Im Rahmen der Suizidpräventionsstrategie hatte die Bundesregierung vorgeschlagen, die bestehenden Beratungs- und Kooperationsangebote bundesweit zu koordinieren und eine zentrale Notrufnummer – etwa die 113 – einführen. Fachkräfte im Gesundheitswesen und der Pflege sollten besonders geschult werden. Auch die Forschung soll ausgebaut werden. Zudem soll der Zugang zu Mitteln und Orten für einen Suizidversuch wie Gleisanlagen, Brücken und Hochhäusern eingeschränkt werden.
Das alles bleibt bislang unverbindlich. Präventionsexperten fordern deshalb klare gesetzliche Regelungen und eine verbindliche Finanzierung. Schuch präzisierte am Montag, der Diakonie gehe es insbesondere um die Telefonseelsorge, den Ausbau der psychiatrisch-psychosozialen Krisendienste sowie einen präventiven Hausbesuch ab 75 Jahren. Auch die katholische Kirche will verbindliche Regelungen. Sie fordert wie die Diakonie, die Suizidvorbeugung auch im Bereich von Altenhilfe und Medizin zu verbessern, etwa durch Palliativmedizin und Hospizarbeit.
Der Leiter des Nationalen Suizidpräventionsprogramms (Naspro), Reinhard Lindner, sagte am Montag der KNA, Menschen mit Suizidabsicht benötigten schnelle therapeutische Hilfe und längerfristig helfende Beziehungen. Es gebe in Deutschland bereits vielfältige niedrigschwellige Hilfen für suizidale Menschen und ihre Angehörigen. “Aber sie hangeln sich von einem Fördertopf zum anderen und sind finanziell oft am Limit.” Auch das Naspro, das sich als bundesweites Netzwerk von Experten zur Förderung der Suizidprävention versteht, werde nicht kontinuierlich gefördert.

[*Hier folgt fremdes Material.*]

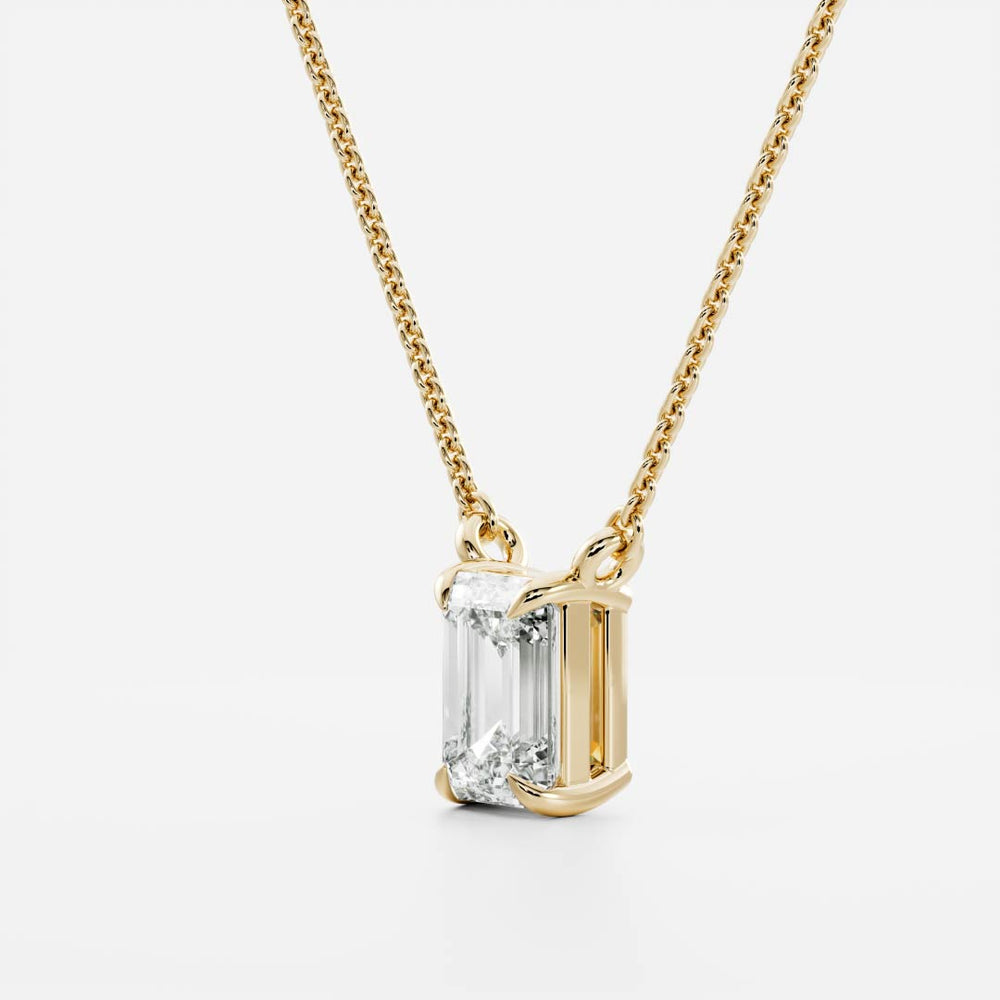 
                      
                        The Iris Necklace - Emerald Pendant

Lindner begrüßte grundsätzlich die Anstrengungen der Bundesregierung, ressortübergreifend die Suizidvorbeugung zu verbessern. Es gebe allerdings Hinweise, dass dafür lediglich 13 Millionen Euro jährlich bereitgestellt werden sollten. Laut Naspro sind mindestens 20 Millionen Euro nötig.